DOPAMINE AND THE NEUROBIOLOGY
OF BIPOLAR DISORDER
In 1965 Schildkraut[17] proposed the first neurobiological hypothesis of depression, suggesting that depression could be due to a dysregulation of serotonin and noradrenaline function, but not dopamine.
The first observation suggestive of an involvement of dopamine in the mechanism of action of antidepressants and in the pathogenesis of mood disorders has been reported by Serra et al[18]. A great deal of pharmacological evidence and clinical observations, confirming the important role of dopamine in the therapeutic effect of antidepressants and in the pathogenesis of mood disorders, has been reported in the last decades[19-22].
Moreover, a large body of clinical evidences has been accumulated indicating that antidepressant treatments can induce episodes of mania/hypomania, not only in bipolar but also in unipolar patients[23,24]. In a recent meta-analytic review Tondo et al[25] reported a rate of antidepressant- induced switching of 12.5%.
Early reports of a possible link between this effect of antidepressants and the induction of a rapid cycling course of bipolar disorders were made by Kukopulos et al[26] and Wehr et al[27]. The term rapid-cycling bipolar disorder was coined by Dunner et al[28] in 1974 to identify lithium non-responders (further research has confirmed that rapid cycling is a factor of poor prognosis). Although some controversies exist[29], it is now accepted that antidepressants can induce mania/hypomania[25] and rapid-cycling bipolar disorder[30]. In keeping with these observations Ghaemi[30] suggests viewing antidepressants as “mood destabilizers”. Since 1990 we and other groups re-evaluated the effect of chronic antidepressants on dopamine receptor sensitivity and observed that chronic antidepressant treatments sensitize dopamine D2 receptors selectively in the dopaminergic reward system, supporting the hypothesis that an increase activity of this system could underlying both the therapeutic effect and the ability to cause mania/hypomania of antidepressants[31-41].
Thus, the dopamine receptor sensitization induced by antidepressant should be considered a useful animal model of mania. In fact, it fulfils the McKinney et al[42] criteria to validate a human mental disorder animal model: it resembles the condition it models in its aetiology, biochemistry, symptomatology and treatment.

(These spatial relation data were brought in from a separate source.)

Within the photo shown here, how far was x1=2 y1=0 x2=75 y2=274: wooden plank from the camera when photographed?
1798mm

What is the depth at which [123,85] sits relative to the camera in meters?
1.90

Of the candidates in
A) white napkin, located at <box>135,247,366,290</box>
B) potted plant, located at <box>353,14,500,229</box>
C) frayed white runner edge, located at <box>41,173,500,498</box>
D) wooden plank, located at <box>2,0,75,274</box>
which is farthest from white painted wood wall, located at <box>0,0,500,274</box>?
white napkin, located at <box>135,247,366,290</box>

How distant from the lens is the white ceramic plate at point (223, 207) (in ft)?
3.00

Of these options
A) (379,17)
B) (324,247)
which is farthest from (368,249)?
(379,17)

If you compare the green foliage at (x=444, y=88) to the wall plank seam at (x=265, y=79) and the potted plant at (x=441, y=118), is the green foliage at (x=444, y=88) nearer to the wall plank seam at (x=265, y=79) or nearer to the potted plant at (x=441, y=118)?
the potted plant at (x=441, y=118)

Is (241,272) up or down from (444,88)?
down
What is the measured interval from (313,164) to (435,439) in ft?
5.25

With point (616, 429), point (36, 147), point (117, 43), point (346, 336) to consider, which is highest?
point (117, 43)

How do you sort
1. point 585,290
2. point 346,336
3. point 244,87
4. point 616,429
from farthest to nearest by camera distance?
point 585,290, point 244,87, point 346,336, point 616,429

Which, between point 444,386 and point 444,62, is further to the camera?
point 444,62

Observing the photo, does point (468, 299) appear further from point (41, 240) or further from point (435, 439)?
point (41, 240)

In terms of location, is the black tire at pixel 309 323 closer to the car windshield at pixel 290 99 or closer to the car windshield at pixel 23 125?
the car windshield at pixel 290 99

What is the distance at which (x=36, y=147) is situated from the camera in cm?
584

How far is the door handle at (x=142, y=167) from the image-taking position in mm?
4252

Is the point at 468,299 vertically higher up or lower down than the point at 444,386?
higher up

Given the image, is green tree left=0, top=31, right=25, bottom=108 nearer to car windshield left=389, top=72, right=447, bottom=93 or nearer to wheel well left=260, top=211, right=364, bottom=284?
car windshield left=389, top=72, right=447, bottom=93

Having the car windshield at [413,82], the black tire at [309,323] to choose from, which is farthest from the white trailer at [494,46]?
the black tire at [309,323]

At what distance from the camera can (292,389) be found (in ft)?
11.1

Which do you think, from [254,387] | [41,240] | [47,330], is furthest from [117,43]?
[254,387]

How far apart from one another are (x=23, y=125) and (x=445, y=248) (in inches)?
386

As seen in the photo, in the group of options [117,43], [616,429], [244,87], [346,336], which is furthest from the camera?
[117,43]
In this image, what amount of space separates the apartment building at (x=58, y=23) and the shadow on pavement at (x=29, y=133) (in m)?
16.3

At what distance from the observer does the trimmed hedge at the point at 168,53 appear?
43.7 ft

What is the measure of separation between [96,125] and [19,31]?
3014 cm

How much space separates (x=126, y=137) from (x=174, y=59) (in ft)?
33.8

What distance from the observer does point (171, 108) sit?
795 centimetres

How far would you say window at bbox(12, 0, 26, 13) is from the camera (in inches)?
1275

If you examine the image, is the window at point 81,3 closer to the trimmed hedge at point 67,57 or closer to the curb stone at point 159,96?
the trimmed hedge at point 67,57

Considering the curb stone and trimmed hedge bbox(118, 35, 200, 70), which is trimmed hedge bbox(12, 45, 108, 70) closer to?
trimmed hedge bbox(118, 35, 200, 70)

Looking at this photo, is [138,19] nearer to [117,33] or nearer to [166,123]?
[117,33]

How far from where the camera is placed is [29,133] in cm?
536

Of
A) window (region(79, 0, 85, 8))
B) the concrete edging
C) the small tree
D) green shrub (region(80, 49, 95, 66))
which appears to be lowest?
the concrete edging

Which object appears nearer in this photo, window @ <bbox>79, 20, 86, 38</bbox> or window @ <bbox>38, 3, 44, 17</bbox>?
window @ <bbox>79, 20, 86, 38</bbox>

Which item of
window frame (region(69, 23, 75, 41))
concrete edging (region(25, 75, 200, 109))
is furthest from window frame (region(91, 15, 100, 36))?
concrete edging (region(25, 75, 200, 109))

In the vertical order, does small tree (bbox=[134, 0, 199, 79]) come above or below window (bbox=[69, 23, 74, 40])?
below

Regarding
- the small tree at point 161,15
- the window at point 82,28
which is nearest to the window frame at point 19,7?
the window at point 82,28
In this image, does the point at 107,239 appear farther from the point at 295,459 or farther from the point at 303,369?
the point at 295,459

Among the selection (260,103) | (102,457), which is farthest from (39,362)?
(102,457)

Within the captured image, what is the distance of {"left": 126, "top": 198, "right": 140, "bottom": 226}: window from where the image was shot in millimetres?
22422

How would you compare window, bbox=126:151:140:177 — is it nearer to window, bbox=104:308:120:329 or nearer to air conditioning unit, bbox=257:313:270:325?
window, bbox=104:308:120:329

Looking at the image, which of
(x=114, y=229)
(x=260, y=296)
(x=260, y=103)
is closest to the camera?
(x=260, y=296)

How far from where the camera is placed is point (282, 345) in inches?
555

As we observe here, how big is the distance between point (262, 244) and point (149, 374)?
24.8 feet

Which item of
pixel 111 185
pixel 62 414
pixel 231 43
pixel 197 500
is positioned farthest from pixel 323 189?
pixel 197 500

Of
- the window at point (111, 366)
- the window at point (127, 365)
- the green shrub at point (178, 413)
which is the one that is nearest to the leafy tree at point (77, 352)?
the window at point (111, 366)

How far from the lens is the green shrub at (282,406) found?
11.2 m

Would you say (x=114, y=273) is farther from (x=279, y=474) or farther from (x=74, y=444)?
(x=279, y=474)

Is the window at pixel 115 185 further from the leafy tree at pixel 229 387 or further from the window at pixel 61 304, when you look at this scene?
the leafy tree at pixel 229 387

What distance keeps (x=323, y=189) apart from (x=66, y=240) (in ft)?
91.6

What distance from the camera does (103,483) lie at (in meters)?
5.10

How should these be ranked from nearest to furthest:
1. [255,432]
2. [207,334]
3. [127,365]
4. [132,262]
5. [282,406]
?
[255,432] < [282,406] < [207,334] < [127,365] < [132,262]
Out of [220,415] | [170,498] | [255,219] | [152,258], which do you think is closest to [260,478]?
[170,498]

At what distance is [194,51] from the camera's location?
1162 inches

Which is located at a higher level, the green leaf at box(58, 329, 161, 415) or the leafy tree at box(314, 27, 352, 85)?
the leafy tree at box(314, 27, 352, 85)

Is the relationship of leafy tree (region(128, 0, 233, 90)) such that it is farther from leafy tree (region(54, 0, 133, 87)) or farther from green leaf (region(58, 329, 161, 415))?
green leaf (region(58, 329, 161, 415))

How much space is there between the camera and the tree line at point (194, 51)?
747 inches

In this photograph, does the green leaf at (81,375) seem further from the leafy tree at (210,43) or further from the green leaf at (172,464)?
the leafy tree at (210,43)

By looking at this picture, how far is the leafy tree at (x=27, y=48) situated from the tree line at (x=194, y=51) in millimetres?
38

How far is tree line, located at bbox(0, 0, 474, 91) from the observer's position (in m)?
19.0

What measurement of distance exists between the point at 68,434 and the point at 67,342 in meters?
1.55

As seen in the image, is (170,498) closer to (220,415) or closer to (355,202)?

The model is induced by the same treatment that can induce mania in humans, is associated with an increase dopaminergic transmission and, like other models of mania, with an increase protein kinase C (PKC) activity[43], which appear to be associated with mania. The animal behaviour showed an increase sexual activity[44,45] and aggressivity (unpublished results), manic symptoms that can be easy observed also in rats. Finally it is sensitive to treatments that seem to have an antimanic effect in humans.